I return to the s.75B problem. In the statements of claim in the second and third cases, brought by T.M. Coomber and Others (G144 of 1984) and C.J. and B.R. Palleson (G145 of 1984) some of the allegations against Jones set out that things were done by named servants or agents. For example, in G144 of 1984 one Wakeham is alleged to have made representations on behalf of Jones, by sending a letter. These named servants or agents are not parties. The contention has to be that Jones is liable because, for example, Wakeham made a representation. But, in the absence of an allegation that Jones is incorporated, that cannot succeed. If it is sought to place the cases on the footing that Jones is liable under s.75B, it is my view, on the authority of Yorke v. Lucas (supra), that the representations must be sheeted home to the partners in Jones, themselves; it is not enough to succeed under s.75B, to show that a party to the contravention acted for the third respondent Jones as agent or servant, the members of the third respondent not being themselves said to have been involved.

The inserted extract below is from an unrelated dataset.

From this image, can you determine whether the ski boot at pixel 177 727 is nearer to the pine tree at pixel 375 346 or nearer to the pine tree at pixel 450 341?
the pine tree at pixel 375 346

It follows that in none of the three cases is there a pleading properly raising a case against Jones under s.75B.
I might have, in the exercise of my discretion, nevertheless declined to accede to Jones' application, on the basis that interlocutory skirmishes about legal points, in advance of ascertainment of the facts, are to be discouraged. I have, however, decided that it is unfair to Jones, and cannot help the applicants, to let the matters continue in their present form. In coming to my conclusion, I am influenced by the fact that the applicants' chances of proving a case under the Trade Practices Act against Jones appear to be slim.
There remains the complication of the ambiguity of the name "Jones Lang Wootton", referred to above. If, as Mr Jackson's instructions suggest, there is a national firm of that name including a corporation, it may be that the applicant would desire to re-plead its case directly, so to speak, under ss.52 or 53A, to fix the corporation with liability. I do not say, of course, that that can be done; I merely wish to give the applicants time to take stock of their position. They may wish, having appropriate instructions, to re-plead under s.75B. To enable such possibilities to be considered, the order will be one dismissing the applications as against the third respondent unless within 14 days the applicant applies to amend the pleading, as against the third respondent.
In summary, the legal view on which I have decided the case is that where suit is brought against a natural person, in reliance on s.75B of the Trade Practices Act, it is not enough merely to show that the respondent was a principal on whose behalf acts were done falling within the section; the principal himself must be involved in the contravention.